Fig. 9. Mg# versus Al2O3 (a), TiO2 (b), CaO (c), FeOT (d), Sr/Y (e), Ti/Zr (f) and V/Ti (g) variation diagrams for mafic and ultramafic rocks of the Rio Boba plutonic sequence and mafic metavolcanic rocks of the Puerca Gorda Schists (see also Escuder-Viruete et al., 2011c). All data on anhydrous basis in wt.%. Gray and light gray fields correspond to low-, intermediate- and high-Ca boninites from the ODP Leg 125 (Crawford et al., 1989: Pearce et al., 1992; Pearce and Peate, 1995; Taylor et al., 1994) and SSZ mantle pyroxenites of Solomon Islands (Berly et al., 2006). Plutonic rocks from the Early to Middle Jurassic Talkeetna Arc section (Greene et al., 2006) are plotted for comparisons with a well-documented arc crustal sequence analog. Points and lines join melts obtained experimentally for the fractional crystallization of anhydrous, mantle derived, tholeiitic melts at 0.7 and 1.0 GPa (liquid lines of descent from Villiger et al., 2004, 2007). See text for explanation.
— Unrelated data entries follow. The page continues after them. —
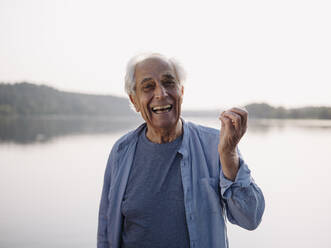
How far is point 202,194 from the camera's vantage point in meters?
1.41

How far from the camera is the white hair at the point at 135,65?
1.60 m

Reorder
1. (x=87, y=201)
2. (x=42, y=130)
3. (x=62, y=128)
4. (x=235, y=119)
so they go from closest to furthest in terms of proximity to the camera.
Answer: (x=235, y=119)
(x=87, y=201)
(x=42, y=130)
(x=62, y=128)

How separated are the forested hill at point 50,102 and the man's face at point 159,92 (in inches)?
1860

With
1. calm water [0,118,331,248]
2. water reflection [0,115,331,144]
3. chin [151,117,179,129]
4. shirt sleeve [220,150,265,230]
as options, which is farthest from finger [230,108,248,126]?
water reflection [0,115,331,144]

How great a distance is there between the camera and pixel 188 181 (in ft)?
4.63

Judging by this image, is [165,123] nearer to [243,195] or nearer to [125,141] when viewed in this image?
[125,141]

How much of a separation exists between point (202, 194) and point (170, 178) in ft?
0.61

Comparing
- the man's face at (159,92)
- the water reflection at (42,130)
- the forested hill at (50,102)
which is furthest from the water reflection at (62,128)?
the forested hill at (50,102)

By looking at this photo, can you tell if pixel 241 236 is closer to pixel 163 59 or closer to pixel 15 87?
pixel 163 59

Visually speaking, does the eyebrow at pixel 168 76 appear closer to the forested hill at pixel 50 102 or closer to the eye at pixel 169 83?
the eye at pixel 169 83

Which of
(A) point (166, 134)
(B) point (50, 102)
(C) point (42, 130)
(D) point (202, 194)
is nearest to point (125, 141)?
(A) point (166, 134)

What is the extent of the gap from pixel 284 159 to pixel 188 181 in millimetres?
10521

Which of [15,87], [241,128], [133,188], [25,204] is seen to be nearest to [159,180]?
[133,188]

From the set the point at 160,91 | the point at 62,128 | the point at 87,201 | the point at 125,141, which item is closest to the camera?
the point at 160,91
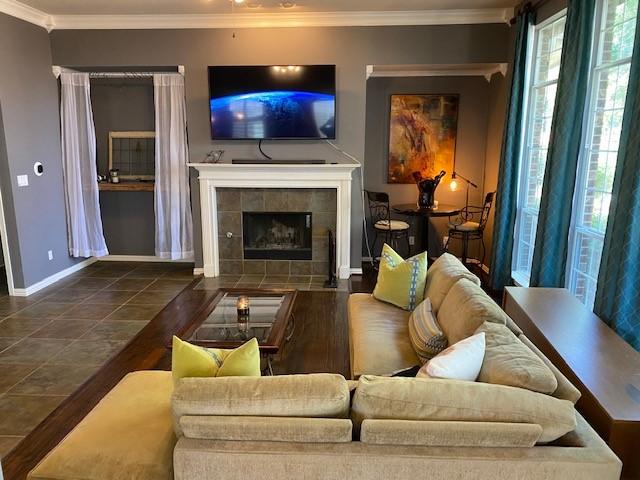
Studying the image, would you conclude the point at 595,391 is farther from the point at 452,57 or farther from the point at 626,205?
the point at 452,57

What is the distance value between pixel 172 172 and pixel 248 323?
3051mm

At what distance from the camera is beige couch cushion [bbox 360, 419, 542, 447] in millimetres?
1545

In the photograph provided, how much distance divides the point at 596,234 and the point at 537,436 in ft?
7.92

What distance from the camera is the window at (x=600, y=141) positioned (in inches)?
126

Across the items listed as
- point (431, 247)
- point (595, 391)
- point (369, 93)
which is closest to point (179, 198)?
point (369, 93)

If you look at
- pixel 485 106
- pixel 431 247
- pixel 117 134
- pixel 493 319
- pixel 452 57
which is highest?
pixel 452 57

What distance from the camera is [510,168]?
15.5 ft

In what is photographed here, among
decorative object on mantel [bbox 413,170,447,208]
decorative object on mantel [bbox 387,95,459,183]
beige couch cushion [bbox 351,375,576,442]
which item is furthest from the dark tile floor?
decorative object on mantel [bbox 387,95,459,183]

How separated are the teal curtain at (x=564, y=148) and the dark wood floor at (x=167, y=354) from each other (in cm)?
180

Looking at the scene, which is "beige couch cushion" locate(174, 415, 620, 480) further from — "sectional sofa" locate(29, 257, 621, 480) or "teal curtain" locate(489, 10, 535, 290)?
"teal curtain" locate(489, 10, 535, 290)

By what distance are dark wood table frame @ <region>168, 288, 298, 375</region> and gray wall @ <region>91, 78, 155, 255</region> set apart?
2.91 metres

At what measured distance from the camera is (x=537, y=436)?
1548mm

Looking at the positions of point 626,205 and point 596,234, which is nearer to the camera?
point 626,205

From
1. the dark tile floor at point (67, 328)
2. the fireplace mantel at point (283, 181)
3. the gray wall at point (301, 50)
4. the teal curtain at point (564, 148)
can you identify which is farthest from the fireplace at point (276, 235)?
the teal curtain at point (564, 148)
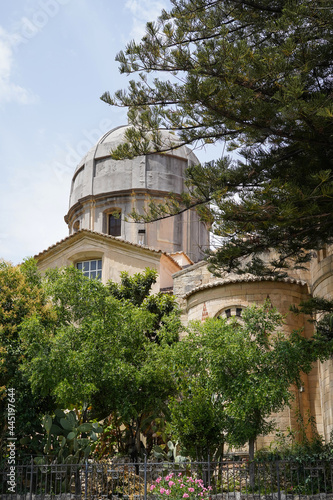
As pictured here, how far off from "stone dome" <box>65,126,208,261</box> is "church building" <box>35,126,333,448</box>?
0.05 meters

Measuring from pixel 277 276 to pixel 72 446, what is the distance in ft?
19.8

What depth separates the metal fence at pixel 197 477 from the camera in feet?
40.2

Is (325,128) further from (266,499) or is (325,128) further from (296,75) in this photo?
(266,499)

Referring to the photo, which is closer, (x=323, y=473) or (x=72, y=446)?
(x=323, y=473)

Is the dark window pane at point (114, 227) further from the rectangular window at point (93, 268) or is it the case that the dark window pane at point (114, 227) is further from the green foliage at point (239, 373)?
the green foliage at point (239, 373)

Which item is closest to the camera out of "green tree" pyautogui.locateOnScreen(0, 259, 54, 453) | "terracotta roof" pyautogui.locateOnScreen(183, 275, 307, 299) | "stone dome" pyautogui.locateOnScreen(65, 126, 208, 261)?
"green tree" pyautogui.locateOnScreen(0, 259, 54, 453)

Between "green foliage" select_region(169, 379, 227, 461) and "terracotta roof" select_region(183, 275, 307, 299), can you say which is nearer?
"green foliage" select_region(169, 379, 227, 461)

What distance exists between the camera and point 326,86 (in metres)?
12.9

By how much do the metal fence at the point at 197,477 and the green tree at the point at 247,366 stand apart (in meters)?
1.02

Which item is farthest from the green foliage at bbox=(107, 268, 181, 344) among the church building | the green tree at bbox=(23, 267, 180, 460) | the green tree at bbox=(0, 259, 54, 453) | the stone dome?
the stone dome

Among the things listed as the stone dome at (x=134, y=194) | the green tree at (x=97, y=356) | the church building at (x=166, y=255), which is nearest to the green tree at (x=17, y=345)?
the green tree at (x=97, y=356)

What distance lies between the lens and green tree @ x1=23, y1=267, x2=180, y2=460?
14430mm

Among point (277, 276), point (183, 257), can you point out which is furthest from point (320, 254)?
point (183, 257)

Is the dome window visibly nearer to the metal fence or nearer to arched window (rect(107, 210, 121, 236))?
arched window (rect(107, 210, 121, 236))
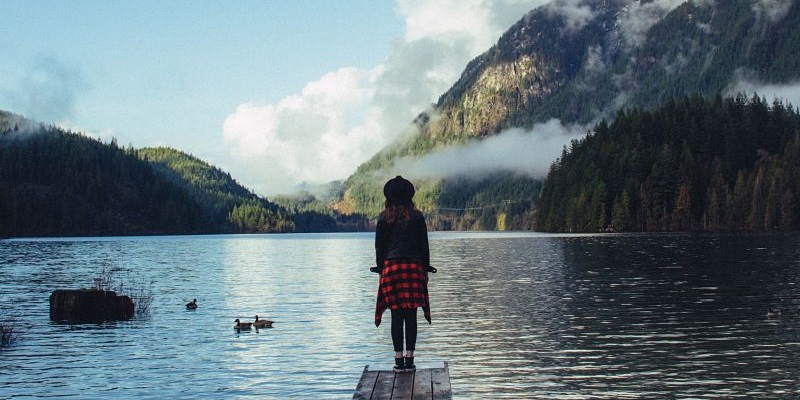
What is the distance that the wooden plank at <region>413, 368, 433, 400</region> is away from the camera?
21.6 meters

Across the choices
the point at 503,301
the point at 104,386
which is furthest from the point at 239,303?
the point at 104,386

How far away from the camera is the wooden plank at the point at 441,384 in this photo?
21452 millimetres

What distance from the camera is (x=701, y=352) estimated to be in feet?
124

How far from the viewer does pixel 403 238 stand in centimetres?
2495

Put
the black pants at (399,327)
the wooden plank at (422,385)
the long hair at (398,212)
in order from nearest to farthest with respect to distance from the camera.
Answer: the wooden plank at (422,385) < the long hair at (398,212) < the black pants at (399,327)

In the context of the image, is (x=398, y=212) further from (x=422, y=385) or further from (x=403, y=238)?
(x=422, y=385)

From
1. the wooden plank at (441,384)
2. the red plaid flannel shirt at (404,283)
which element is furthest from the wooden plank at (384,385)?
the red plaid flannel shirt at (404,283)

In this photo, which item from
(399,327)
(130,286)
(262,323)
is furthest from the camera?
(130,286)

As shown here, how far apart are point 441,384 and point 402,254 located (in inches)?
156

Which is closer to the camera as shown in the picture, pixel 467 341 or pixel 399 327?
pixel 399 327

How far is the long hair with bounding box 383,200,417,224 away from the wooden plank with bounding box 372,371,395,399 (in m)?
4.05

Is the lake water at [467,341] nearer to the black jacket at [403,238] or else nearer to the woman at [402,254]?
the woman at [402,254]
As the Mg# decreases, Al2O3 and CaO first define a rapid increase in the pyroxenites (Al2O3 from 4.7 to 14.0 wt.%), followed by a regular decrease in the gabbroic rocks (Al2O3 from 22 to 16 wt.%), with a minimal compositional overlap between gabbronorites and oxide gabbronorites. This change in trend of Al2O3 and CaO coincides with the initiation of plagioclase crystallization. These rocks, however, have an obvious plagioclase cumulate component and their compositions are therefore strongly controlled by the cumulate phases. This compositional effect due to plagioclase crystallization and cumulate formation matches the lower Al2O3 and CaO contents of the mafic volcanic rocks of Puerca Gorda Schists, which for similar Mg# values do not commonly contain abundant phenocrysts. This suggests that these volcanic rocks are the extrusive equivalents of the liquids in equilibrium with the cumulates.
The degree of magmatic fractionation is also expressed with the progressive increase in TiO2 and FeOTwith decreasing Mg#. However, all the studied samples have very low TiO2, in particular pyroxenites (0.10-0.24 wt.%), troctolites (<0.1 wt.%) and olivine gabbronorites (0.03-1.21 wt.%), which are similar to those of the mafic metavolcanic rocks of the Puerca Gorda and the primitive boninites of the ODP Leg 125. The relatively higher TiO2 of oxide gabbronorites may be due to the accumulation of Fe-Ti oxides in these more evolved magmas.